Juara SEA Games 1985 ini meninggal diusia yang ke 56 tahun setelah dirinya berjuang selama beberapa tahun menghadapi kanker getah bening. Kini ia meninggalkan satu orang istri dan empat orang anak.
Pencapaian terbaik Purnomo saat itu dilakukan dalam Olimpiade 1984 di Los Angeles, Amerika Serikat. Yang saat itu sukses menempatkan diri ke semifinal sebagai satu-satunya wakil Asia di lintasan.
Hal itu dicapai setelah Purnomo mencapai garis finish di posisi ketiga di belakang pelari asal Amerika Serikat, Ray Stewart, dan sprinter asal Inggris, Allan Wells, di perempat final. Saat itu, catatan waktu Purnomo adalah 10,43 detik.

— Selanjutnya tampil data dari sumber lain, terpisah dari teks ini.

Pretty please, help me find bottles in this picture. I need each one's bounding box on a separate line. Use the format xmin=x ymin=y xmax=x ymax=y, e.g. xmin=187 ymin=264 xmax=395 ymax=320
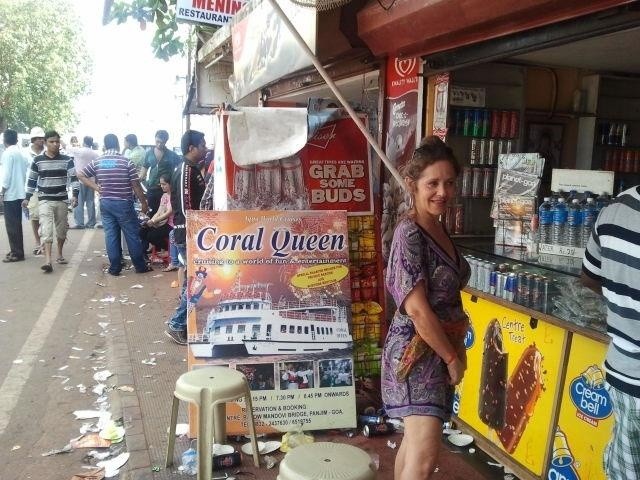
xmin=566 ymin=190 xmax=579 ymax=208
xmin=539 ymin=197 xmax=553 ymax=244
xmin=582 ymin=191 xmax=592 ymax=206
xmin=552 ymin=190 xmax=562 ymax=207
xmin=580 ymin=198 xmax=597 ymax=249
xmin=180 ymin=448 xmax=198 ymax=474
xmin=553 ymin=198 xmax=569 ymax=245
xmin=568 ymin=199 xmax=582 ymax=247
xmin=596 ymin=192 xmax=609 ymax=206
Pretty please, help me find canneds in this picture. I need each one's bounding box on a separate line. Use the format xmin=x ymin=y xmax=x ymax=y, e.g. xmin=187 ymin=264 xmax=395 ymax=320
xmin=469 ymin=139 xmax=515 ymax=166
xmin=441 ymin=204 xmax=466 ymax=235
xmin=233 ymin=164 xmax=256 ymax=211
xmin=596 ymin=117 xmax=640 ymax=193
xmin=364 ymin=422 xmax=391 ymax=436
xmin=444 ymin=107 xmax=521 ymax=138
xmin=456 ymin=167 xmax=499 ymax=197
xmin=359 ymin=414 xmax=383 ymax=424
xmin=283 ymin=156 xmax=304 ymax=203
xmin=463 ymin=254 xmax=557 ymax=314
xmin=256 ymin=159 xmax=281 ymax=207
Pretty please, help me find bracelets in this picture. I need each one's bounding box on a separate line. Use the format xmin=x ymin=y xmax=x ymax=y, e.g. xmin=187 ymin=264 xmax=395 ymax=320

Namun, dalam perjuangannya itu harus kandas di babak semifinal dengan hanya bisa menempatkan diri di posisi terakhir dari delapan pelari. Namun demikian, catatan itu cukup mengejutkan bagi Indonesia sebagai satu-satunya pelari Asia dari 16 tatlet yang bertarung di semifinal.
Adapun capaian lainnya adalah meraih perak pada Kejuaraan Asia di Jakarta 1985, juga emas 200 meter dan estafet di SEA Games 1985 di Bangkok, Thailand. Selepas menjadi atlet, Purnomo sempat aktif berpolitik bersama Partai Demokrasi Indonesia Perjuangan dan Partai Gerindra.
Namun bagaimanapun itu perjuangannya, Purnomo telah mewarnai Indonesia dengan capaiannya itu. Semoga apa yang telah dicapainya itu bisa membangkitkan gairah para atlet lain serta anak muda Indonesia agar bisa turut mewarnai Indonesia bahkan dunia dengan banyaknya capaian yang membanggakan.